Malgré un environnement toujours difficile, les libraires européens résistent face à la concurrence de la vente à distance sur internet, grâce à la renaissance des indépendants et la mise en valeur de leur savoir-faire.

«Le constat est le même partout: c'est difficile. La France est l'un des seuls pays en Europe, avec l'Allemagne, qui réussisse à endiguer la baisse du marché du livre», affirme Mathieu de Montchalin, président du syndicat national des librairies françaises, qui participait jeudi à un rassemblement européen du secteur sur la Foire du livre de Francfort.

«On constate toutefois que les indépendants tirent mieux leur épingle du jeu que les chaînes. Les indépendants réussissent à maintenir leur clientèle et leur chiffre d'affaires est stable, même s'il ne progresse pas», ajoute-t-il.

L'érosion du marché du livre perdure certes, mais les ventes sur internet progressent moins vite que par le passé, permettant aux librairies traditionnelles de limiter la casse.

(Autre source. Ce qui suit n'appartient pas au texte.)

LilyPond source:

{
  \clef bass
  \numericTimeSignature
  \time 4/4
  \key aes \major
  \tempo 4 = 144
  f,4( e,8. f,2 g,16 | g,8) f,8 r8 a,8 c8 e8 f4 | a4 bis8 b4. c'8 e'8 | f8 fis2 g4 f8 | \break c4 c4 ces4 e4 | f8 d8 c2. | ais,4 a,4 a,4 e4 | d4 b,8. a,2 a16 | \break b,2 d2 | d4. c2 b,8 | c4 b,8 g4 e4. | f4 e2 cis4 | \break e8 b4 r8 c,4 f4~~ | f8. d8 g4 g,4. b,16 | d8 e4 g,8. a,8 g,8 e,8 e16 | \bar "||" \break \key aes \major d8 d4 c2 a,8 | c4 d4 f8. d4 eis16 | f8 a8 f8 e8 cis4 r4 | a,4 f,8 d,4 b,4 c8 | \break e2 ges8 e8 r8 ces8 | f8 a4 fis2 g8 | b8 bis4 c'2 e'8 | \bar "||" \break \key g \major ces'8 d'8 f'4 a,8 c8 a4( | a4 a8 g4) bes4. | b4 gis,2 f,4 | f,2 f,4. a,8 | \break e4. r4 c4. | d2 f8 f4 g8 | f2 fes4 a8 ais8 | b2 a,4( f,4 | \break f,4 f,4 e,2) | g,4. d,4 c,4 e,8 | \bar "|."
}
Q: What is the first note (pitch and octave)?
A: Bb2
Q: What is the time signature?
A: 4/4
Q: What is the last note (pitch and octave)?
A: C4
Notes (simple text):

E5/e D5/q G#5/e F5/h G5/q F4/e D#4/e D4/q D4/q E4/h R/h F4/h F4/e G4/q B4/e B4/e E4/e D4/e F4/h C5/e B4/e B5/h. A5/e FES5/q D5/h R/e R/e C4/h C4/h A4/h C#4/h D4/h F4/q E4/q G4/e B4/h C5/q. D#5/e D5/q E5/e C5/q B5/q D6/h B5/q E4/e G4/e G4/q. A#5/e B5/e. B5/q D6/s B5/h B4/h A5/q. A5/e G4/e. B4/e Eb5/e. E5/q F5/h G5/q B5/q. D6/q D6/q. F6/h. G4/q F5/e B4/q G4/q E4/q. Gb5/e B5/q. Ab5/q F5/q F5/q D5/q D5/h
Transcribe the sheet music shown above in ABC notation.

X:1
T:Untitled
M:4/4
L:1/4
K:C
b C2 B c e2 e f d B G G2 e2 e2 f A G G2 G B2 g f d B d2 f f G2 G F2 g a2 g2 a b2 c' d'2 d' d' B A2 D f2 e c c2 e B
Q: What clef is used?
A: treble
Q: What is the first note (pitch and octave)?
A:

Les 20 000 points de vente dans l'Hexagone, qui comptent 2500 librairies proprement dites, ne diminuent pas, affirme le syndicat des libraires.

Côté allemand, le chiffre d'affaires des librairies s'est légèrement amélioré de 0,9% de janvier à septembre par rapport à l'an passé, faisant un peu mieux que les 0,8% affichés par l'ensemble des canaux de distribution, selon l'Association des libraires et éditeurs allemands. Selon son président, Gottfried Honnefelder, «ce n'est pas une différence très grande, mais c'est une tendance».

La santé des commerçants du livre n'en reste pas moins précaire. En France, comme dans 10 autres pays européens aujourd'hui dont l'Allemagne, leur survie doit beaucoup à la législation, qui impose aux livres neufs un prix unique fixé par l'éditeur.

«Si sous la pression des grands distributeurs de l'internet comme Amazon, Apple et Google, cela est sacrifié durant les négociations de libre-échange entre la Commission européenne et les États-Unis, le pouvoir de l'argent va prendre l'ascendant sur l'intellect. Cela signerait le coup de grâce pour les librairies traditionnelles», assure M. Honnefelder.

Modèle français

De nouvelles initiatives de soutien ont vu le jour ces derniers mois. Les députés français ont adopté à l'unanimité le 3 octobre une proposition de loi visant à interdire aux opérateurs de commerce en ligne le cumul de la gratuité des frais de port du livre avec une remise autorisée de 5%.

L'idée fait également son chemin ailleurs. «Nous regardons la France comme un exemple dans beaucoup de domaines», avait déclaré mardi Jürgen Boos, directeur de la Foire du livre de Francfort. «Nous pouvons apprendre beaucoup de la France», a-t-il estimé.

Par ailleurs, une centaine d'indépendants régionaux français se sont regroupés au sein de la plateforme internet Leslibraires.fr, permettant de rendre visible les 750 000 références que comptent leurs stocks et d'offrir un service de livraison aux clients.

Plus atypique, un groupement d'éditeurs, de libraires et d'auteurs, baptisé Books are my bag a lancé depuis mi-septembre une campagne à travers le Royaume-Uni et l'Irlande, vantant les mérites de la librairie. «Cinquante-six pour cent de toutes les décisions d'achats sont faites par des consommateurs dans des librairies et les boutiques de rue, les chaines et les indépendants, écoulent encore presque 40% des livres vendus aux clients», affirme ce groupement.

En France, «2014 sera une année destinée à mieux faire connaître les spécificités du métier au grand public, en mettant en avant nos différences en matière de conseil et de proximité, et à aider les libraires a plus entrer dans le numérique», les ventes en ligne ne représentant à ce jour que 1 à 2% de leur chiffre d'affaires, avance M. de Montchalin.